While SmartMusic’s ability to accompany your students — and assess them — is extremely powerful, there is a limit to this power: Software can’t go beyond the intersection of microphones and math. That’s where you come in.

Measuring the accuracy of your students’ rhythm and pitch is SmartMusic’s strong suit. On the other hand, tone, phrasing, and precise intonation are currently beyond its grasp.

In my experience, tone is subjective. I’ve played with a dark, vibrato-less tone in some concert bands and brass quintets, to grisly loud in screamer lead trumpet bands. Either sound would be wildly inappropriate in the other context. While we might agree on some basics, even with a baseline a computer is in a poor position to make this judgment.

Phrasing is similarly difficult for a computer to rate. I think most people consider phrasing part of their interpretation as it is rarely bound into the score. Phrasing is dependent on context, too — you might pause and breathe differently when playing a 3rd clarinet part in a large group than in a one-on-one session.

While SmartMusic clearly knows the difference between C and C#, and its pitch recognition seems to improve with every new version, the ability to detect a few cents worth of intonation variation — on every 16th note that whizzes by — remains elusive.
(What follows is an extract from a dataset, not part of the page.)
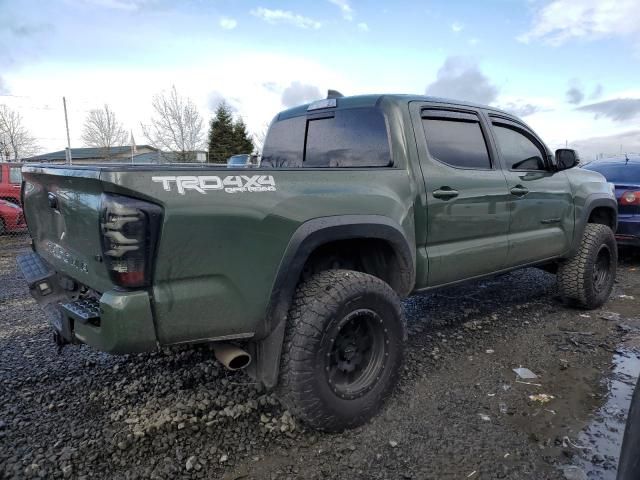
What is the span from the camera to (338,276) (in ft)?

What is the solution for these “shortcomings?”


By checking “Recording Required” when you give assignments from the SmartMusic Gradebook you get the opportunity to listen, review, and assess those things the software can’t comprehend.

Tone, phrasing, and intonation are not the only limits to SmartMusic, either. Despite all the things SmartMusic has heard over the years, it can’t talk about them. It will never share stories of studying the saxophone with Eugene Rousseau, or of adding antifreeze to valve oil while marching in Minnesota in December.

It’s important to not overlook the most important component of the complete SmartMusic system — your experience!